- Material for this task
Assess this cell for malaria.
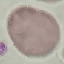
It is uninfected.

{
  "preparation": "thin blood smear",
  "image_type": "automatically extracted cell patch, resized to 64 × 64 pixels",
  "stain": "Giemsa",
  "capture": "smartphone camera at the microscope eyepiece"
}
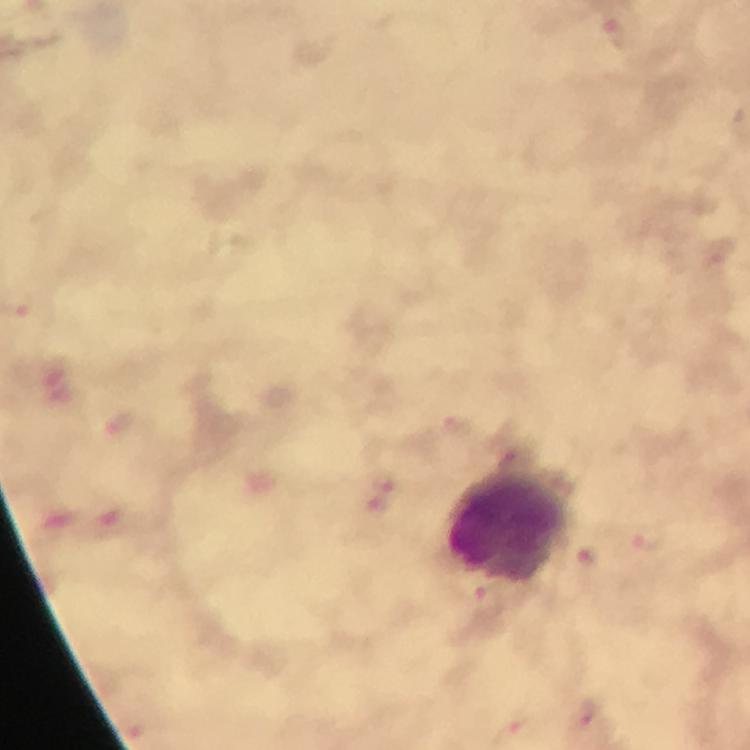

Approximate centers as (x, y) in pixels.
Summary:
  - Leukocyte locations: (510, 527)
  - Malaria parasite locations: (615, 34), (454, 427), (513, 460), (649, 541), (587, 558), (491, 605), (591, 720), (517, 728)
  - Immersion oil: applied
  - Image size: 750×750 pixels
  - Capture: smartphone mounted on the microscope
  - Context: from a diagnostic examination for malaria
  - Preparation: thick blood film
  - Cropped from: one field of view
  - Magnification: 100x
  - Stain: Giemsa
...
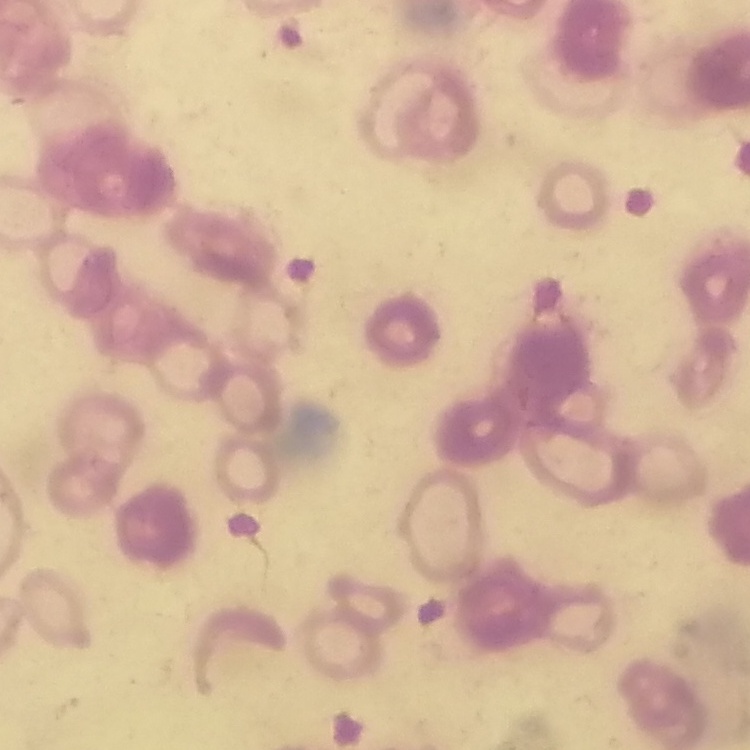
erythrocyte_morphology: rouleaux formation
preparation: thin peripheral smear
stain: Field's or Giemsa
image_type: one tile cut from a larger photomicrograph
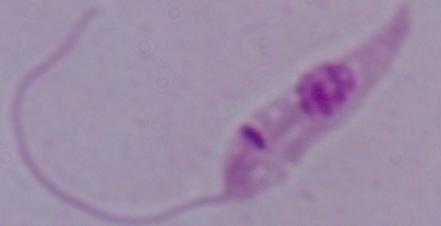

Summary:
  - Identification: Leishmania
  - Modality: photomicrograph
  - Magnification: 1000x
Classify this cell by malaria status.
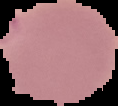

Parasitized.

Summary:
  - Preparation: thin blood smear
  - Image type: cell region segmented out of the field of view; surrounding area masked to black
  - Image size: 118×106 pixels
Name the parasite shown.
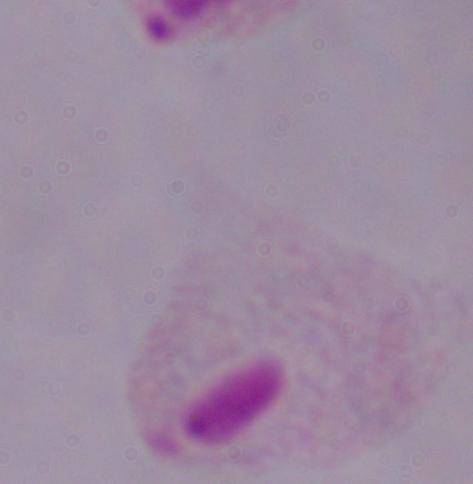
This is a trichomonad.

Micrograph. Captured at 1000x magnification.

- Task directions
Only one stretch of the listing is wanted: the lines starting at the one with "- Magnification: 1000x" and ending at the one with "Micrograph. Captured at 1000x magnification.", copied exactly and free of pictures.

- Result below
  - Magnification: 1000x
Classify this cell by malaria status.

Parasitized.

Summary:
  - Preparation: thin blood smear
  - Image type: cell region segmented out of the field of view; surrounding area masked to black
  - Image size: 118×106 pixels
Name the parasite shown.
This is a trichomonad.

Micrograph. Captured at 1000x magnification.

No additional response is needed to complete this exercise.